In June 2003, after 25 years of negotiation, Vietnam and Indonesia signed a maritime boundary agreement in the South China Sea preparing this area for exploration. The area will be offered in separate bid rounds during the second half of 2005.

TGS-Nopec also announced a 25,000-km multi-client 2D program in the North Sea. The survey is part of the 100,000-km North Sea Renaissance project and will be acquired by the Polar Princess towing an 8,000-m streamer. Two additional vessels will join the program later and gather data through the end of the third quarter. The survey will available by the end of 2004.

CGG surveys

Agip KCO has awarded Compagnie Générale de Géophysique (CGG) a 700-sq-km 3D seismic survey in the North Caspian Sea over Aktote and Kairan prospects. Agip KCO, as consortium operator, acted on behalf of Eni, Total, ExxonMobil, BG, Shell Kazakhstan BV, ConocoPhillips, and Inpex.
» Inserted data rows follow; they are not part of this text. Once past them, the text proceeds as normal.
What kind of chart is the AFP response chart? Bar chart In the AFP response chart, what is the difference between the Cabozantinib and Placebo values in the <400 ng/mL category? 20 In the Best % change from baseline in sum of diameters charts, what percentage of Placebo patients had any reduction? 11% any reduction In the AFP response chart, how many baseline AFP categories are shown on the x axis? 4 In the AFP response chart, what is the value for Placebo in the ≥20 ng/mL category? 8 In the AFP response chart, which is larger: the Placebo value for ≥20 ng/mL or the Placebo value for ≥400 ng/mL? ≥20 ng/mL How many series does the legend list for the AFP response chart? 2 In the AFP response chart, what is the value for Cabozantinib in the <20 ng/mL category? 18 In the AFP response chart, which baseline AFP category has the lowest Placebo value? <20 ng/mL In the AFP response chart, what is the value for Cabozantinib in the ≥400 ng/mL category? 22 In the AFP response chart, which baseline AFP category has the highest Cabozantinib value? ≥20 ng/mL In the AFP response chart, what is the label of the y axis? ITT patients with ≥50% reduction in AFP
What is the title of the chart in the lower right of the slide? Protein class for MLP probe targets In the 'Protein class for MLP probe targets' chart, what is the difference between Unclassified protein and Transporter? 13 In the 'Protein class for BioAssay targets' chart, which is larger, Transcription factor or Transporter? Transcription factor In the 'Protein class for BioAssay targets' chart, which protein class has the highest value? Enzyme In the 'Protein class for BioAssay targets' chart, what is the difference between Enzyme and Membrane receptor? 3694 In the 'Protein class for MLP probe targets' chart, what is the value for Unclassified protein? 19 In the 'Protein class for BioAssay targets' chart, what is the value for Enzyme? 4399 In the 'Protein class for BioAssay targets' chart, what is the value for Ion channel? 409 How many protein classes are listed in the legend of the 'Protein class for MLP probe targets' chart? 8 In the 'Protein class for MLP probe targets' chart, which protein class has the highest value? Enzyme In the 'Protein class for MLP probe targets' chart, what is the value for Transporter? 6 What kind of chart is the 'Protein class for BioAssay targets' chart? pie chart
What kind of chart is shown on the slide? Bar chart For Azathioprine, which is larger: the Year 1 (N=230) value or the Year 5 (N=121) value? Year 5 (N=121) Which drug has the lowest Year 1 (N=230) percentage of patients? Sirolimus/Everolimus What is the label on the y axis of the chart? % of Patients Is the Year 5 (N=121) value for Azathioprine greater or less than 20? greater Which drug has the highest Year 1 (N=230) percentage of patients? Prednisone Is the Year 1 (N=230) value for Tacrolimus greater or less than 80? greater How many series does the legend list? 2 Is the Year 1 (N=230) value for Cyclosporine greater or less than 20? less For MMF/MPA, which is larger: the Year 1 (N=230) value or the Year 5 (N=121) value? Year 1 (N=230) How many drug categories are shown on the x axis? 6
The survey will begin this quarter and will be gathered in 1-3 m water depths. CGG will work with Kazakhstancaspishelf (KCS), a subsidiary of KazMunaiGaz.

Libya's National Oil Co. awarded CGG rights to shoot a 38,000 line-km multi-client 2D seismic program over the entire Libyan offshore. The survey will be gathered in co-operation with North African Geophysical Co. This dataset is the first regional program offshore Libya and the first modern dataset tying the shelf to deepwater basins.

Operations begin this quarter with seismic, gravimetric, and magnetic acquisition over all licensed and open acreage.